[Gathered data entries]
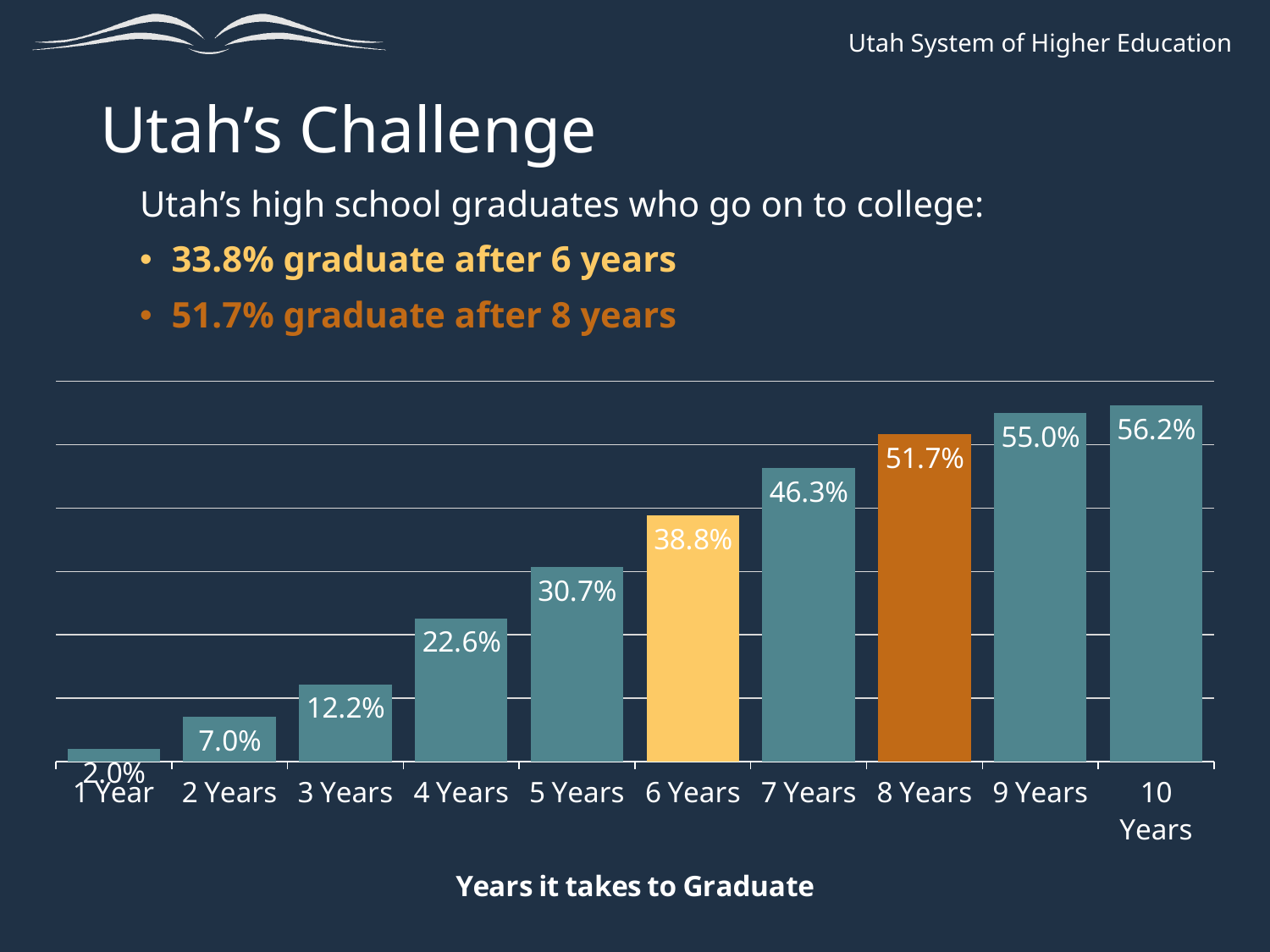
What kind of chart is shown on the slide? Bar chart What is the difference between the values for 5 Years and 4 Years? 8.1% Do the values rise or fall from 1 Year to 10 Years? Rise What is the value for 8 Years? 51.7% What is the value for 10 Years? 56.2% Which category has the lowest value? 1 Year What is the value for 6 Years? 38.8% What is the difference between the values for 8 Years and 6 Years? 12.9% Which category has the highest value? 10 Years How many categories are shown on the x axis? 10 Which is larger, the value for 7 Years or the value for 5 Years? 7 Years What is the value for 3 Years? 12.2%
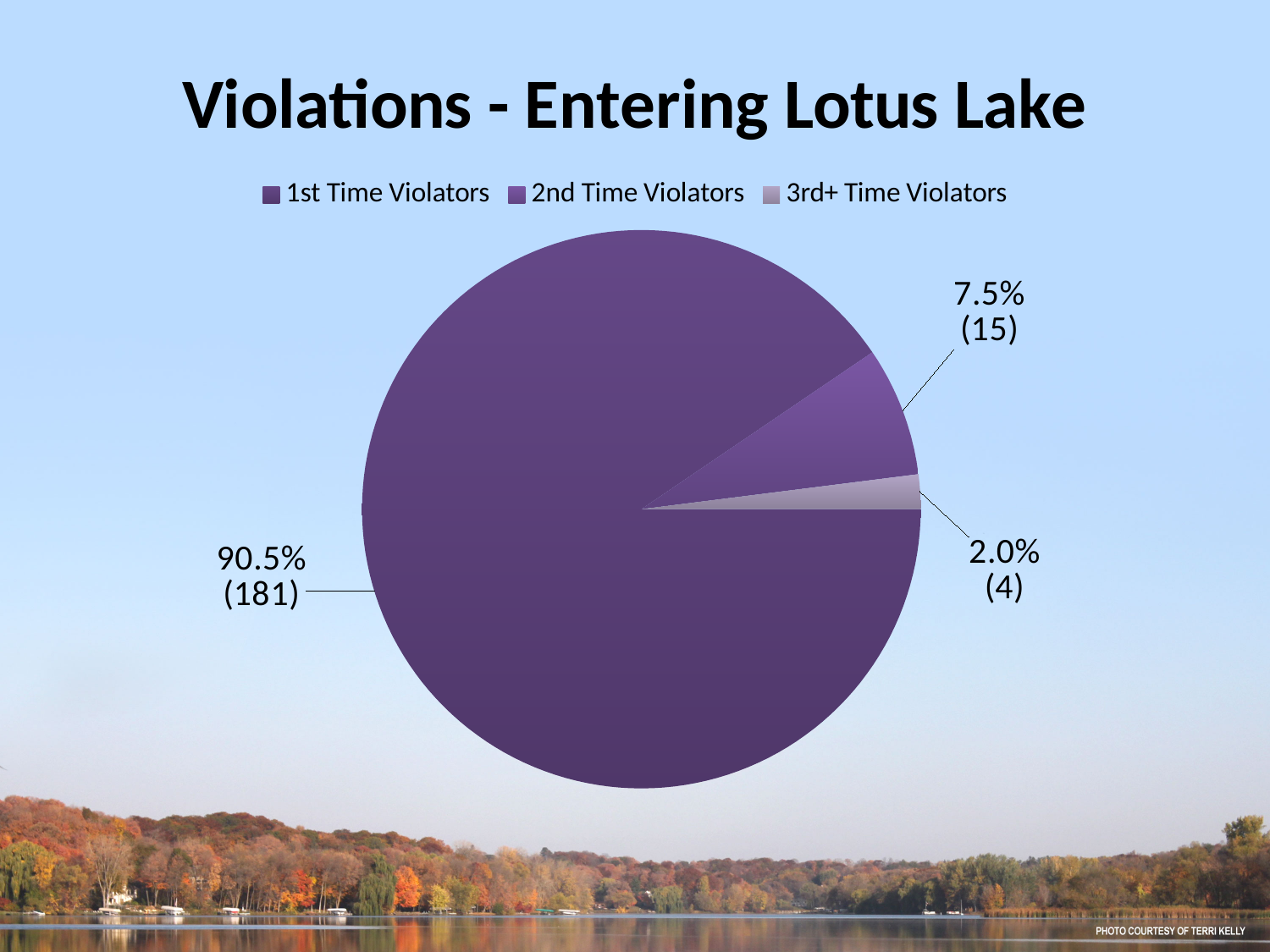
Which category has the smallest slice of the pie? 3rd+ Time Violators How many categories does the legend list? 3 What percentage of violations are 3rd+ Time Violators? 2.0% How many 1st Time Violators are shown? 181 Which category has the largest slice of the pie? 1st Time Violators How many 2nd Time Violators are shown? 15 What percentage of violations are 1st Time Violators? 90.5% How many 3rd+ Time Violators are shown? 4 What is the title of the chart? Violations - Entering Lotus Lake What percentage of violations are 2nd Time Violators? 7.5% What is the difference in count between 2nd Time Violators and 3rd+ Time Violators? 11 What type of chart is shown on the slide? pie chart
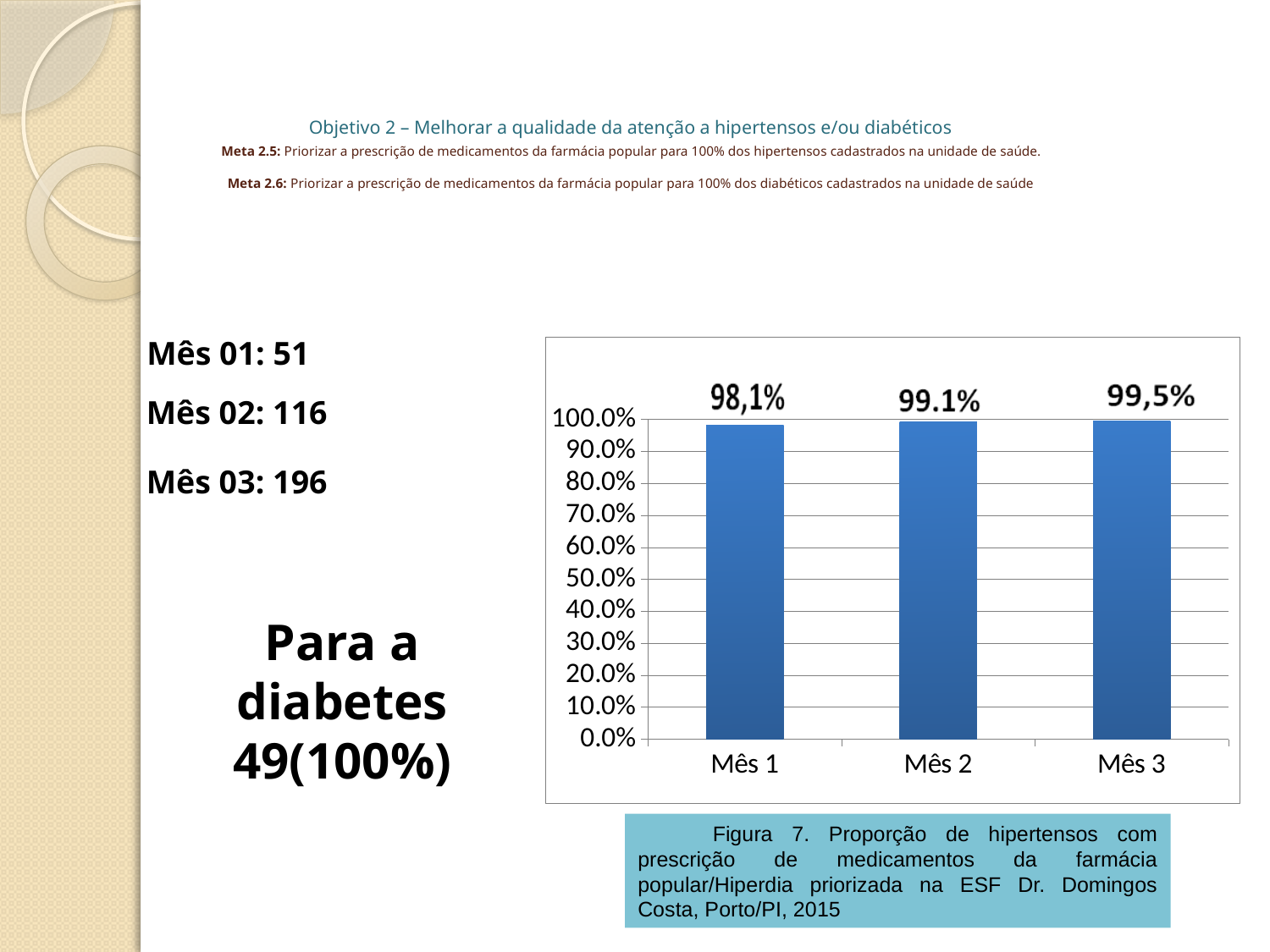
Is the value for Mês 1 greater or less than 90.0%? greater What is the value for Mês 1 in the chart? 98,1% Do the values rise or fall from Mês 1 to Mês 3? rise Which month has the highest value in the chart? Mês 3 What kind of chart is shown on the slide? bar chart Which is larger, the value for Mês 2 or the value for Mês 1? Mês 2 What is the value for Mês 3 in the chart? 99,5% What is the difference in percentage points between the values for Mês 3 and Mês 1? 1,4 How many months (categories) are shown in the chart? 3 What is the figure number given in the caption below the chart? Figura 7 Which month has the lowest value in the chart? Mês 1 What is the value for Mês 2 in the chart? 99.1%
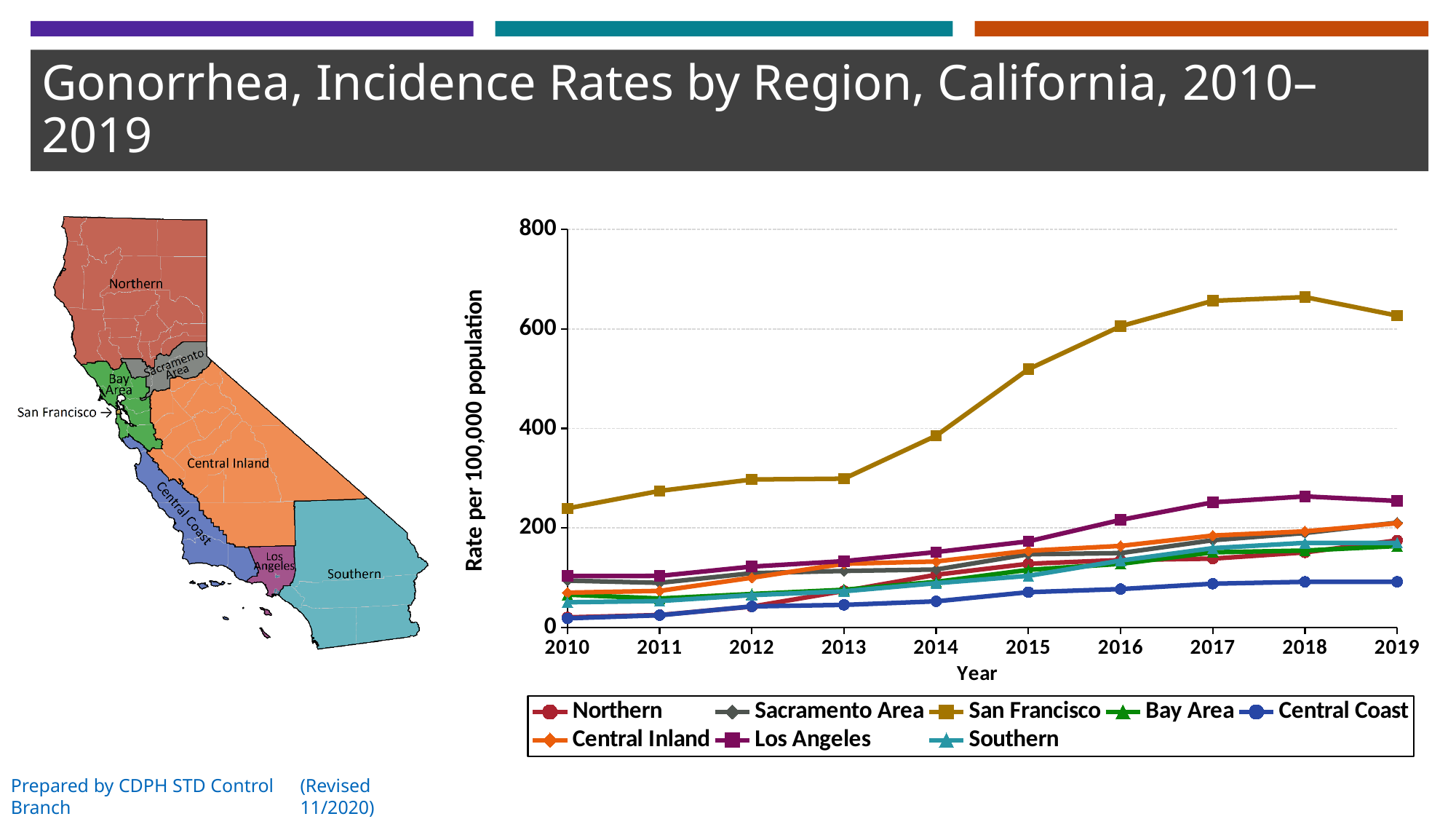
Is the value for San Francisco in 2018 greater or less than 600? greater Is the value for Central Coast in 2019 greater or less than 200? less Is the value for San Francisco in 2010 greater or less than 400? less In 2019, which is larger: the rate for Los Angeles or the rate for Central Inland? Los Angeles What is the label of the y axis of the chart? Rate per 100,000 population How many series does the chart legend list? 8 What kind of chart is shown on the slide? line chart How many years are plotted along the x axis of the chart? 10 Does the San Francisco rate rise or fall from 2010 to 2018? rise Which region has the highest gonorrhea incidence rate in 2019? San Francisco Which region has the lowest gonorrhea incidence rate in 2019? Central Coast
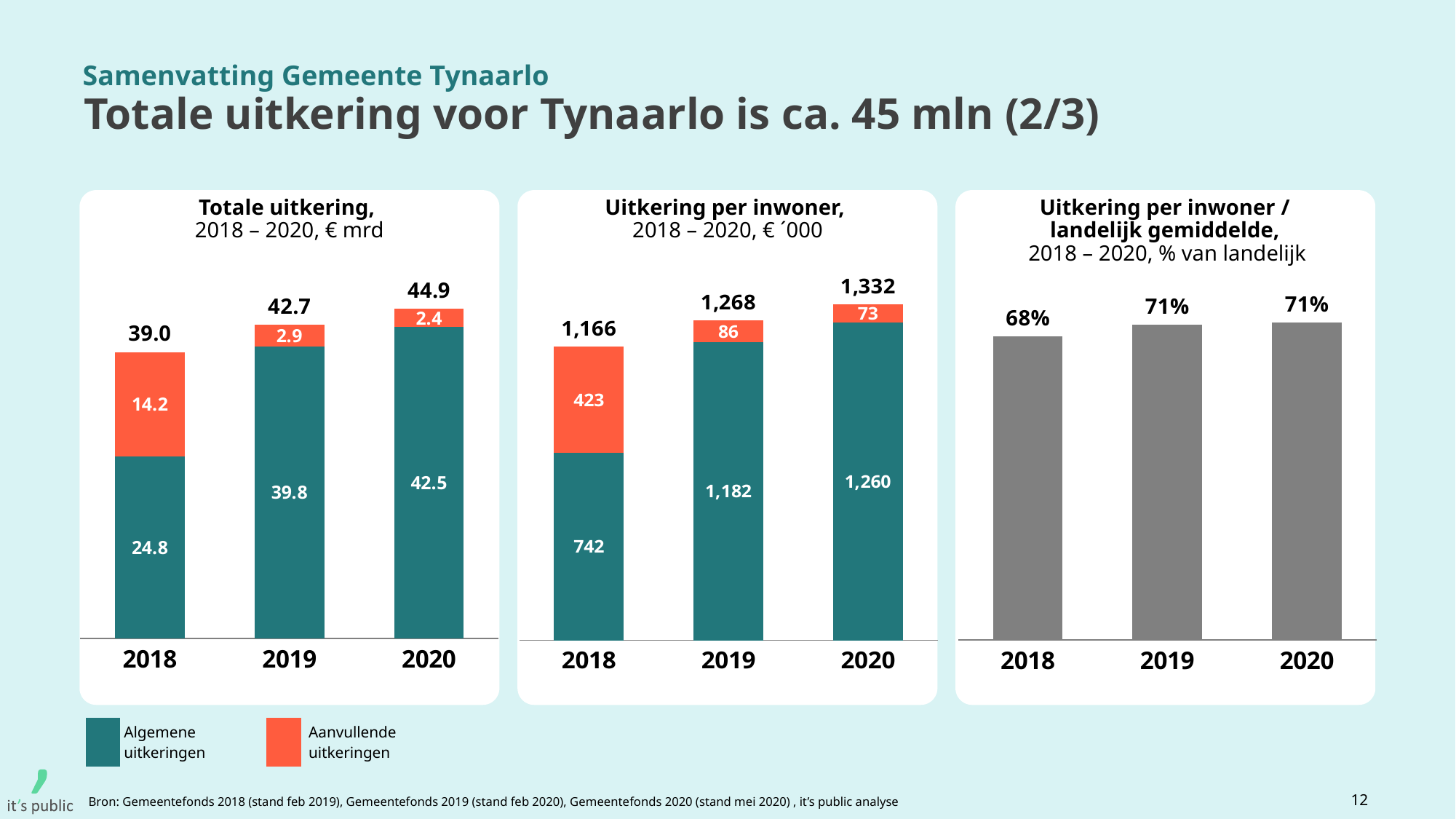
In the 'Totale uitkering' chart, what is the difference between the Algemene uitkeringen values for 2020 and 2018? 17.7 How many series does the legend at the bottom of the slide list? 2 In the 'Uitkering per inwoner' chart, what is the value of Aanvullende uitkeringen for 2018? 423 In the 'Uitkering per inwoner / landelijk gemiddelde' chart, what is the value for 2018? 68% In the 'Uitkering per inwoner' chart, is the Algemene uitkeringen value for 2019 larger or smaller than for 2020? smaller In the 'Totale uitkering' chart, what is the value of Aanvullende uitkeringen for 2019? 2.9 In the 'Totale uitkering' chart, what is the value of Algemene uitkeringen for 2018? 24.8 In the 'Uitkering per inwoner / landelijk gemiddelde' chart, how many bars are shown? 3 In the 'Uitkering per inwoner' chart, which year has the highest total? 2020 In the 'Uitkering per inwoner' chart, what is the total for 2019? 1,268 In the 'Totale uitkering' chart, which year has the lowest total? 2018 In the 'Totale uitkering' chart, what is the total of the stacked bar for 2020? 44.9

● Task description:
Copy out the listing above word for word, leaving out the pictures.

● Answer to this problem:
What kind of chart is shown on the slide? Bar chart What is the difference between the values for 5 Years and 4 Years? 8.1% Do the values rise or fall from 1 Year to 10 Years? Rise What is the value for 8 Years? 51.7% What is the value for 10 Years? 56.2% Which category has the lowest value? 1 Year What is the value for 6 Years? 38.8% What is the difference between the values for 8 Years and 6 Years? 12.9% Which category has the highest value? 10 Years How many categories are shown on the x axis? 10 Which is larger, the value for 7 Years or the value for 5 Years? 7 Years What is the value for 3 Years? 12.2%
Which category has the smallest slice of the pie? 3rd+ Time Violators How many categories does the legend list? 3 What percentage of violations are 3rd+ Time Violators? 2.0% How many 1st Time Violators are shown? 181 Which category has the largest slice of the pie? 1st Time Violators How many 2nd Time Violators are shown? 15 What percentage of violations are 1st Time Violators? 90.5% How many 3rd+ Time Violators are shown? 4 What is the title of the chart? Violations - Entering Lotus Lake What percentage of violations are 2nd Time Violators? 7.5% What is the difference in count between 2nd Time Violators and 3rd+ Time Violators? 11 What type of chart is shown on the slide? pie chart
Is the value for Mês 1 greater or less than 90.0%? greater What is the value for Mês 1 in the chart? 98,1% Do the values rise or fall from Mês 1 to Mês 3? rise Which month has the highest value in the chart? Mês 3 What kind of chart is shown on the slide? bar chart Which is larger, the value for Mês 2 or the value for Mês 1? Mês 2 What is the value for Mês 3 in the chart? 99,5% What is the difference in percentage points between the values for Mês 3 and Mês 1? 1,4 How many months (categories) are shown in the chart? 3 What is the figure number given in the caption below the chart? Figura 7 Which month has the lowest value in the chart? Mês 1 What is the value for Mês 2 in the chart? 99.1%
Is the value for San Francisco in 2018 greater or less than 600? greater Is the value for Central Coast in 2019 greater or less than 200? less Is the value for San Francisco in 2010 greater or less than 400? less In 2019, which is larger: the rate for Los Angeles or the rate for Central Inland? Los Angeles What is the label of the y axis of the chart? Rate per 100,000 population How many series does the chart legend list? 8 What kind of chart is shown on the slide? line chart How many years are plotted along the x axis of the chart? 10 Does the San Francisco rate rise or fall from 2010 to 2018? rise Which region has the highest gonorrhea incidence rate in 2019? San Francisco Which region has the lowest gonorrhea incidence rate in 2019? Central Coast
In the 'Totale uitkering' chart, what is the difference between the Algemene uitkeringen values for 2020 and 2018? 17.7 How many series does the legend at the bottom of the slide list? 2 In the 'Uitkering per inwoner' chart, what is the value of Aanvullende uitkeringen for 2018? 423 In the 'Uitkering per inwoner / landelijk gemiddelde' chart, what is the value for 2018? 68% In the 'Uitkering per inwoner' chart, is the Algemene uitkeringen value for 2019 larger or smaller than for 2020? smaller In the 'Totale uitkering' chart, what is the value of Aanvullende uitkeringen for 2019? 2.9 In the 'Totale uitkering' chart, what is the value of Algemene uitkeringen for 2018? 24.8 In the 'Uitkering per inwoner / landelijk gemiddelde' chart, how many bars are shown? 3 In the 'Uitkering per inwoner' chart, which year has the highest total? 2020 In the 'Uitkering per inwoner' chart, what is the total for 2019? 1,268 In the 'Totale uitkering' chart, which year has the lowest total? 2018 In the 'Totale uitkering' chart, what is the total of the stacked bar for 2020? 44.9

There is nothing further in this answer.